**** Passage for review
A community meeting held Wednesday night at LeRoy High School seemed to leave parents with more questions than answers.
"I'm talking about something that comes on in just a couple of weeks," said James DuPont, whose 17-year-old daughter is one of the girls being treated. "These kids are totally normal, and the next thing you know their arms are swinging and they can't control themselves."
DuPont's daughter is one of 12 girls at the school who suddenly and without explanation, began to exhibit involuntary twitches and tics and verbal outbursts.
Dr. Gregory Youbng is with the State Health Department, one of several experts brought in to investigate the LeRoy outbreak.
"We have conclusively ruled out any form of infection or communicable disease and there is no evidence of any environmental factor, " that could cause these symptoms, Young said.
About 150 people attended the informational meeting Wednesday night. Most left frustrated learning that a diagnosis for the aliment has been arrived at, but officials can’t say what it is.
********
**** Source information
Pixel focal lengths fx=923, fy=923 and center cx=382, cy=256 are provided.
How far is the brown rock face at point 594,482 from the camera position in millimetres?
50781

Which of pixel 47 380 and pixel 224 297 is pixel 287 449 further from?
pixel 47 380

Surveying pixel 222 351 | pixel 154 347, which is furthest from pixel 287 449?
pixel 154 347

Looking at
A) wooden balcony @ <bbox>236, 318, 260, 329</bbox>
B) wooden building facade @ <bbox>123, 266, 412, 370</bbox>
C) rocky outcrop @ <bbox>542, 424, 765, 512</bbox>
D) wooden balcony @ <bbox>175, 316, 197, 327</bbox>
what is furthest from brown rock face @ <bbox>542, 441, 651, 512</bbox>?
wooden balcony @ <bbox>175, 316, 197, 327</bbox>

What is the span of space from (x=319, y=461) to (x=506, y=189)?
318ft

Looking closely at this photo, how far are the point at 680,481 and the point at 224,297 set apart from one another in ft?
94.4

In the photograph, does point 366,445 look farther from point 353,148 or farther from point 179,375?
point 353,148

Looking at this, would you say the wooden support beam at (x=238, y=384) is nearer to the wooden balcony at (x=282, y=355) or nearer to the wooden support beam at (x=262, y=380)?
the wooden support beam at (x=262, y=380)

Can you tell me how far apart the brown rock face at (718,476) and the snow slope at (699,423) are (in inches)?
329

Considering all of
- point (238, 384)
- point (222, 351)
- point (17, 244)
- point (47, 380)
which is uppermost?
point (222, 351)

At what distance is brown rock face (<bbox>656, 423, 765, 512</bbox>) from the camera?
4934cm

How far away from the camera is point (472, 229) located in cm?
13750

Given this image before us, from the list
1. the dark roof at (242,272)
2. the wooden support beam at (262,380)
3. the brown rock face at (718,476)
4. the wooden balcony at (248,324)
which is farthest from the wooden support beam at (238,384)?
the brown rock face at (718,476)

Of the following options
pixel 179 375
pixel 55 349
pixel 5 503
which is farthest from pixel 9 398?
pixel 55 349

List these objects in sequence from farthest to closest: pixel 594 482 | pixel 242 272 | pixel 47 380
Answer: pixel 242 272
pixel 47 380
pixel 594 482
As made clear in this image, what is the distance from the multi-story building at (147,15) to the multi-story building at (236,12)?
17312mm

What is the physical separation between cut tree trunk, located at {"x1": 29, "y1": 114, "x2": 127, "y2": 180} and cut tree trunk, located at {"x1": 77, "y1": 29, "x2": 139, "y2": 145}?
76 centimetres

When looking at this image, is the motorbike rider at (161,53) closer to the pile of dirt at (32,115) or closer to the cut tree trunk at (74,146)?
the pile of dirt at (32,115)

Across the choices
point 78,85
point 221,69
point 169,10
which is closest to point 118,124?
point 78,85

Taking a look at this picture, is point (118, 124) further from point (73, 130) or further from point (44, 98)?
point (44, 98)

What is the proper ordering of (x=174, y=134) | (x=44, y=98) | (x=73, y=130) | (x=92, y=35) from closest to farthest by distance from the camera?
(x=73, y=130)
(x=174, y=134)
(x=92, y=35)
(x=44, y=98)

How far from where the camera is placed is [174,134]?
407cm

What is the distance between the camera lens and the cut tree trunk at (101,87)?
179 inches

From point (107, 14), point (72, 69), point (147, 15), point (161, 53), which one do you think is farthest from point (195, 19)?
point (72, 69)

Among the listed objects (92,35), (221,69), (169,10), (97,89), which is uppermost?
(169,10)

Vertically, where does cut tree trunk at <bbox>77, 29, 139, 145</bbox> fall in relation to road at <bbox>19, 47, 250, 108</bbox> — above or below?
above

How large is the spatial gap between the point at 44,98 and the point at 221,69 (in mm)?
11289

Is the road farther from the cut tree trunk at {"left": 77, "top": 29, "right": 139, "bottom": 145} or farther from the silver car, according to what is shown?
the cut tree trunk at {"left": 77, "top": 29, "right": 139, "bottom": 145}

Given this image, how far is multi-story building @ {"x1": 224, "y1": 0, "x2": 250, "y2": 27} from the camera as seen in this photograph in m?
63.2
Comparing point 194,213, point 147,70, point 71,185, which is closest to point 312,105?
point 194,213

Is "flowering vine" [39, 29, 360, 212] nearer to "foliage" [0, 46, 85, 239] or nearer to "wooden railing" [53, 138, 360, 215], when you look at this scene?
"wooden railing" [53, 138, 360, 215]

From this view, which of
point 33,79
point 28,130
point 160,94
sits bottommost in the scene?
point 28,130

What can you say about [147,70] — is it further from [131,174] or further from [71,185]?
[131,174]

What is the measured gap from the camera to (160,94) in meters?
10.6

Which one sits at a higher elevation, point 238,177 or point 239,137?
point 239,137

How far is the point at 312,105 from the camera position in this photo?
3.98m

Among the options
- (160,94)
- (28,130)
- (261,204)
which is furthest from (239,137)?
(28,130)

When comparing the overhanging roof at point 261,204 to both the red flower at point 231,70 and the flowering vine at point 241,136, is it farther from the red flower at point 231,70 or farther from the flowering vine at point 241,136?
********
▶ [Task instructions]
1. Retype the news piece about the LeRoy High School meeting word for word, everything from "DuPont's daughter is" down to "the LeRoy outbreak.".
2. Write what comes next in the news piece about the LeRoy High School meeting, picking up right after its final sentence.

▶ [Responses]
1.
DuPont's daughter is one of 12 girls at the school who suddenly and without explanation, began to exhibit involuntary twitches and tics and verbal outbursts.
Dr. Gregory Youbng is with the State Health Department, one of several experts brought in to investigate the LeRoy outbreak.

2.
"Because of HIPAA (federal health privacy laws) and because of the limited number of cases in this small community, we really can't comment on the diagnosis that has been given to the children," said Young.
He added that 11 of the 12 children with symptoms are being treated and are improving.
For DuPont, the official explanation left him skeptical.
"This is my daughter and she can't control herself. It's a tear-jerker and hits you right in the gut at the same time. You feel frustrated and helpless because you don't know what you can do. You're just not getting any answers."
Several parents attending seemed to agree on the need for the families to form a support group of their own.